Three champion ice sculptors from Japan are returning home today, their dream of creating a 45-ton castle for the city's First Night celebration reduced to a shapeless pile and a slowly expanding puddle on Boston Common.
"We had hoped to follow this project through to its completion," lead sculptor Masashige Kato said through a translator. "We're sorry it had to be terminated."
The replica of Edo Castle, planned for a decade and executed through hour upon hour of delicate sculpting, was intended to help launch the 100th anniversary of the Japan Society of Boston, a group dedicated to cross-cultural education and exchange between the peoples of Japan and New England.
Society members raised nearly $40,000 for the project, in cooperation with the Hokkaido-Massachusetts Sister State Association. They sold chocolates in gold wrapping inscribed with the shape of the castle, and hosted elaborate fund-raising dinners and dozens of meetings in Japan and New England.
Then, society leaders said, they paid First Night $30,000 for ice, security, and some equipment.
On their first visit to Boston, the three sculptors flew in from Sapporo, Japan, and began work the day after Christmas on the icy replica of Edo Castle.
In Japan, the original castle -- now the site of the emperor's imperial palace in Tokyo -- was home to the Tokugawa Shogunate, rulers of the country for more than 250 years.

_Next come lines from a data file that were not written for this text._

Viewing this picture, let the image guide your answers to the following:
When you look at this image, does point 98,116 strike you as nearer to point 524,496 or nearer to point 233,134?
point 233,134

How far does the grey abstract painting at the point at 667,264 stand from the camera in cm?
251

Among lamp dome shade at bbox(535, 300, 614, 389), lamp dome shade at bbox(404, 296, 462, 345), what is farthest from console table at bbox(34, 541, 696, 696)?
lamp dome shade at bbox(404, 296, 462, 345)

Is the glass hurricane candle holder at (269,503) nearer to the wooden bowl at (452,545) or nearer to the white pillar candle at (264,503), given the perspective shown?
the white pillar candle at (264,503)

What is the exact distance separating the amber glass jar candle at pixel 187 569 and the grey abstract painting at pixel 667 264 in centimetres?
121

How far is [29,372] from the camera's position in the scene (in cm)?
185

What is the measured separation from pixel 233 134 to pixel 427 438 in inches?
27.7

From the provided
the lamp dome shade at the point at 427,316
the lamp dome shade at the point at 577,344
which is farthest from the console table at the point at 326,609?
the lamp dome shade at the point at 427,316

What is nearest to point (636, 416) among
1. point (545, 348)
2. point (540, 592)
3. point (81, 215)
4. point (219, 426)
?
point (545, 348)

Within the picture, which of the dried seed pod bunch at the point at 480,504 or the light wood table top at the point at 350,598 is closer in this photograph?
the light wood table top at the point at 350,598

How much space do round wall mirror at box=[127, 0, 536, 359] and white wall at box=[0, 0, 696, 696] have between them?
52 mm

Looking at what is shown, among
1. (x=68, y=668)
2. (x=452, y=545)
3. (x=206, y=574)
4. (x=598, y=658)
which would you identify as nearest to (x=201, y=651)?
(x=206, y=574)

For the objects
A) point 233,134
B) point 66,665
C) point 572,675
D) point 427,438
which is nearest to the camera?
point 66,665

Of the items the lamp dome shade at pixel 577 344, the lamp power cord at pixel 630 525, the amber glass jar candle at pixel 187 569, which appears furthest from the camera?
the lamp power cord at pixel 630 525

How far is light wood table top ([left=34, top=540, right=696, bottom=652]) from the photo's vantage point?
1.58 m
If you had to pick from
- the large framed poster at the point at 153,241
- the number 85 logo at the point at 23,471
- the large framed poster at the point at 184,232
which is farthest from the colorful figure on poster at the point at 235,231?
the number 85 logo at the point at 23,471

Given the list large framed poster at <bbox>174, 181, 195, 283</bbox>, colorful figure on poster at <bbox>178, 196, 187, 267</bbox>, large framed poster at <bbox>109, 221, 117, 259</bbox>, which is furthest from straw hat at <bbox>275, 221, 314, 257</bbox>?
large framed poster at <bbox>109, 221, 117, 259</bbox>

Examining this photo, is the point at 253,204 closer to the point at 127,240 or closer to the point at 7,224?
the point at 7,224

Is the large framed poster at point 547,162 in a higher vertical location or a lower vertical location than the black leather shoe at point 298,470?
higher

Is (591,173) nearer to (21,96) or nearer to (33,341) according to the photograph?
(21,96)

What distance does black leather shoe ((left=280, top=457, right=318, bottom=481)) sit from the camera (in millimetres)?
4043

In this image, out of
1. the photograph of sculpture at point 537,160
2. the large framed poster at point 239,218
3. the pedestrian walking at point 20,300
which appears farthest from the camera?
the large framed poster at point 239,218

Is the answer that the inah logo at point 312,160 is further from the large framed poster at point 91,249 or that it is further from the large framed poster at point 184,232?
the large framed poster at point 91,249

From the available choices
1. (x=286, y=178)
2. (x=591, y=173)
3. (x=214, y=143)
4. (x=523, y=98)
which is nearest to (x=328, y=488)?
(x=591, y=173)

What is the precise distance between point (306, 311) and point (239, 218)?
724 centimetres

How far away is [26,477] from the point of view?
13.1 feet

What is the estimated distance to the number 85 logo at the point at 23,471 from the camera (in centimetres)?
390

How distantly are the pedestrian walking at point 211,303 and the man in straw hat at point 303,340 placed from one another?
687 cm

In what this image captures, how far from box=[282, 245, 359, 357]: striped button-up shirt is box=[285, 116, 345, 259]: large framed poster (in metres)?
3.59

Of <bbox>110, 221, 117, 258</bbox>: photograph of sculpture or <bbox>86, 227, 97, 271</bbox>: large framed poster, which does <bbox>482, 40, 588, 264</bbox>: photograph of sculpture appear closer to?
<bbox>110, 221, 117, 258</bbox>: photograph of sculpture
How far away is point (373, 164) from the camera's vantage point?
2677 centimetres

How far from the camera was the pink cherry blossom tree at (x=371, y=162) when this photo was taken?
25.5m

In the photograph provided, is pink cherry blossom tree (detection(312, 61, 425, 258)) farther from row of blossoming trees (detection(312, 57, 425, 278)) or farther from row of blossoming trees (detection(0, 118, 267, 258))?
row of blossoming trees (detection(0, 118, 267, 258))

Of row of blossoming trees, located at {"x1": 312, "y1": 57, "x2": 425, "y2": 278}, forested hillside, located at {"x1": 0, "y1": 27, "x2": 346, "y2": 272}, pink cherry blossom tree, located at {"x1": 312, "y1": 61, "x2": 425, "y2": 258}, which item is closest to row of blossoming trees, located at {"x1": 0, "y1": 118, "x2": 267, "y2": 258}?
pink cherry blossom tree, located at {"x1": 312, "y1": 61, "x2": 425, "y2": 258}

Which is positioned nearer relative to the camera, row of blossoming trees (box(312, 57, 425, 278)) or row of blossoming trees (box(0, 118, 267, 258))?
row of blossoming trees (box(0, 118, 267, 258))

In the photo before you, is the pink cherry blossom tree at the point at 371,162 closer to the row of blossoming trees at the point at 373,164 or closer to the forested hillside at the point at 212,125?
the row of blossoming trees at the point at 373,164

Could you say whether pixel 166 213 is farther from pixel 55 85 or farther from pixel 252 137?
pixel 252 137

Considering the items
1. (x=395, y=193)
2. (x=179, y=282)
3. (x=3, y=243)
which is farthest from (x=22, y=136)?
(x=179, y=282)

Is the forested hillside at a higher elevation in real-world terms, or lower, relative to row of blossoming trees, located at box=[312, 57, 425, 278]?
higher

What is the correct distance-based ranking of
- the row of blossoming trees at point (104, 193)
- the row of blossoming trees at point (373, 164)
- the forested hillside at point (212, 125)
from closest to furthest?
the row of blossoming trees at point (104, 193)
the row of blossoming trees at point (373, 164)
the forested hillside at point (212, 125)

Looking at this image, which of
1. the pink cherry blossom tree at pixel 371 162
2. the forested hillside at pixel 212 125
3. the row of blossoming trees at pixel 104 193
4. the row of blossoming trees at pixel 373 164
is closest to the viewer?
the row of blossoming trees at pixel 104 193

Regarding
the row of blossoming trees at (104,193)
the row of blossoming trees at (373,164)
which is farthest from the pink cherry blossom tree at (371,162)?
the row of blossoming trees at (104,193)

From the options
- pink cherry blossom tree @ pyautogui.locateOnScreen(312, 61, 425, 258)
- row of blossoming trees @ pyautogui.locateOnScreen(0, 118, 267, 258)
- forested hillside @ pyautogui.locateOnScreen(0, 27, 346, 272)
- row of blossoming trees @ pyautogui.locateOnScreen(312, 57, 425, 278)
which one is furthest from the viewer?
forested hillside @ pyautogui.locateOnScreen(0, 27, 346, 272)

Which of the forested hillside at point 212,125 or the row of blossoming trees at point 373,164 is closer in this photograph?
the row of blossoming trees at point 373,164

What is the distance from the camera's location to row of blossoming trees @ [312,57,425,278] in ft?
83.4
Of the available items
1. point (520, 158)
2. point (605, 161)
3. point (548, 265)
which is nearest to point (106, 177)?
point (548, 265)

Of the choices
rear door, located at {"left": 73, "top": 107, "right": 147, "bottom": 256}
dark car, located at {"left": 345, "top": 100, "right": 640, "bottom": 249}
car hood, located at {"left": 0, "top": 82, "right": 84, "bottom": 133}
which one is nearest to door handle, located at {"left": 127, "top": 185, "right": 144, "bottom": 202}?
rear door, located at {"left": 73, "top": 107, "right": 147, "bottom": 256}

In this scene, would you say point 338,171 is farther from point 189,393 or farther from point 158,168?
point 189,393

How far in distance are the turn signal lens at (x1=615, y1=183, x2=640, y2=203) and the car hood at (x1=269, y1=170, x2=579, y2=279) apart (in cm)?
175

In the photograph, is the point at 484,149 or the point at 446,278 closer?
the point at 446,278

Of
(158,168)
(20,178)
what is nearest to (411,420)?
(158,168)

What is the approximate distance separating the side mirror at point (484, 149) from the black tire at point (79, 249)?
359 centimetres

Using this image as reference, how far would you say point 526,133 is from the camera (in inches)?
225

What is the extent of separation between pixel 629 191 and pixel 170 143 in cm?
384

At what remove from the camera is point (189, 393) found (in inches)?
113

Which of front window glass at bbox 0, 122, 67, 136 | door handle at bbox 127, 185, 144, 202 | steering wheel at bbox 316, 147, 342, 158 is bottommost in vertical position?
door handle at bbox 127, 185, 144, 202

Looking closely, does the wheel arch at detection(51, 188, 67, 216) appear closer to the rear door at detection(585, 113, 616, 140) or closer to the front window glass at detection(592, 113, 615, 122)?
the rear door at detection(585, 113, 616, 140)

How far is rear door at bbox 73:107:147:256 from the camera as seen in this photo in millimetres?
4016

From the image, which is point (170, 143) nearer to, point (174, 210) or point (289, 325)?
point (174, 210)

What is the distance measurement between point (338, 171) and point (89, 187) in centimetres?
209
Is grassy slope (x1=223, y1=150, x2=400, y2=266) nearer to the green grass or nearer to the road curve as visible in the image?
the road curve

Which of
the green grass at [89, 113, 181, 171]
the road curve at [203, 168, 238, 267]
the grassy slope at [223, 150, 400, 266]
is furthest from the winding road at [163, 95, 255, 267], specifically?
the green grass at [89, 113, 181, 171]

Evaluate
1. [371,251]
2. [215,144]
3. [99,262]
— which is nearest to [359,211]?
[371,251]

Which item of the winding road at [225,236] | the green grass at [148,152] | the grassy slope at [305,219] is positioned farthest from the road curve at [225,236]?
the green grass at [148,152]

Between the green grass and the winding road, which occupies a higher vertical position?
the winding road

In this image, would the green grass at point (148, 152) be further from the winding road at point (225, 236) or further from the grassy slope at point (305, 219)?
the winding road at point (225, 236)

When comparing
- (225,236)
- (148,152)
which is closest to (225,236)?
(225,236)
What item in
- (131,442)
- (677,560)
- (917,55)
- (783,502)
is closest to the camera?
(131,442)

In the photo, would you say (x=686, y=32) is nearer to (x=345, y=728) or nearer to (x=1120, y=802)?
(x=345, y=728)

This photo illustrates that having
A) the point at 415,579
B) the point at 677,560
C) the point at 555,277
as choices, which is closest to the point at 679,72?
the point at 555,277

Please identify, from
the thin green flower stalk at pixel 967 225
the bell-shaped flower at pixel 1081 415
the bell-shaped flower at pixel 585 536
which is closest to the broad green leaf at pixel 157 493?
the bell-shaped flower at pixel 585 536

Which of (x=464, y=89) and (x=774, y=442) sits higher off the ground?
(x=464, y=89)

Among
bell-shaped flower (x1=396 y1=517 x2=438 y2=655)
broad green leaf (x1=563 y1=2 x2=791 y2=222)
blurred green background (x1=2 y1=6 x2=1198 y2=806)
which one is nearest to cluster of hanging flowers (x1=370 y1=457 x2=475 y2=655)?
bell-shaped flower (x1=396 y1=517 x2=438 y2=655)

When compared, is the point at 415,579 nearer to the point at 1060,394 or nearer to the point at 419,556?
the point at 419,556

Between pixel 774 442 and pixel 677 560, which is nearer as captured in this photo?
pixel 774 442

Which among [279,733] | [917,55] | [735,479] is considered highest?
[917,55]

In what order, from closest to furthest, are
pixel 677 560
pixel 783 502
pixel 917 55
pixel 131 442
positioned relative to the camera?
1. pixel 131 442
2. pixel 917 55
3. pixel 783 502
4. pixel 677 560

Iko Burns, a member of the Japan Society board, chose it as a sculpture subject because she wanted an icon that was unmistakably Japanese.
Despite the energy the sculptors brought to the project, it soon became apparent that the warm weather would be a formidable adversary. On Dec. 29, First night officials advised the sculptors to give up, Burns said.
But the sculptors, who won first prize last year at the Hokkaido Snow Festival, decided to work during cooler night hours instead.
Kato, Mitsutoshi Kudo, and Kyoichi Yoshikawa scraped and cut and molded the tons of ice at the site, near the intersection of Beacon and Charles streets, until 4:30 a.m. New Year's Eve. At 5 a.m., part of the castle collapsed.
By about 10 a.m. -- 90 minutes before Mayor Thomas M. Menino was to arrive for a First Night opening ceremony in front of the castle -- celebration officials deemed unsafe what was left and the structure was dismantled.
American sculptors who had pitched in to help the Japanese team wiped tears from their eyes as they watched a First Night official -- the same one responsible for wrapping the ice in hay and plastic to protect it each day this week -- threw a forklift into gear and begin taking the castle apart, chunk by chunk.
"No one else wanted to do it," Burns said.
The sculptors' grand, 20-foot creation was quickly turned into a 4-foot pile.
Kato, Kudo, and Yoshikawa remained in bed, devastated by the news that came in an early-morning phone call from the Japan Society president.
"I was very confused in my mind," Kato said.
Nonetheless, a celebration to mark the completion of the castle sculpture went ahead as planned on New Year's Eve at Hampshire House on Beacon Street. There were few smiles, though, as the three sculptors stood mostly expressionless, holding glasses of champagne while officials from the Japan Society made heartfelt speeches about the project.
"Even though the castle isn't standing, it's the process that's important," Burns said later.
There was talk at the Hampshire House gathering that the three artists might make an appearance during First Night festivities to do carving demonstrations on what was left of their castle.
But the sculptors had other plans.
As in traditional Japanese New Year's Eve celebrations, they sat down to a meal of toshi koshi soba, or buckwheat noodles. The sculptors, Burns said, tried to "swallow the pain and pleasure of the year past" and begin the next one anew.
"Boston is a great town, and I'd like to come back again," Kato said. "Maybe we'll try again next year."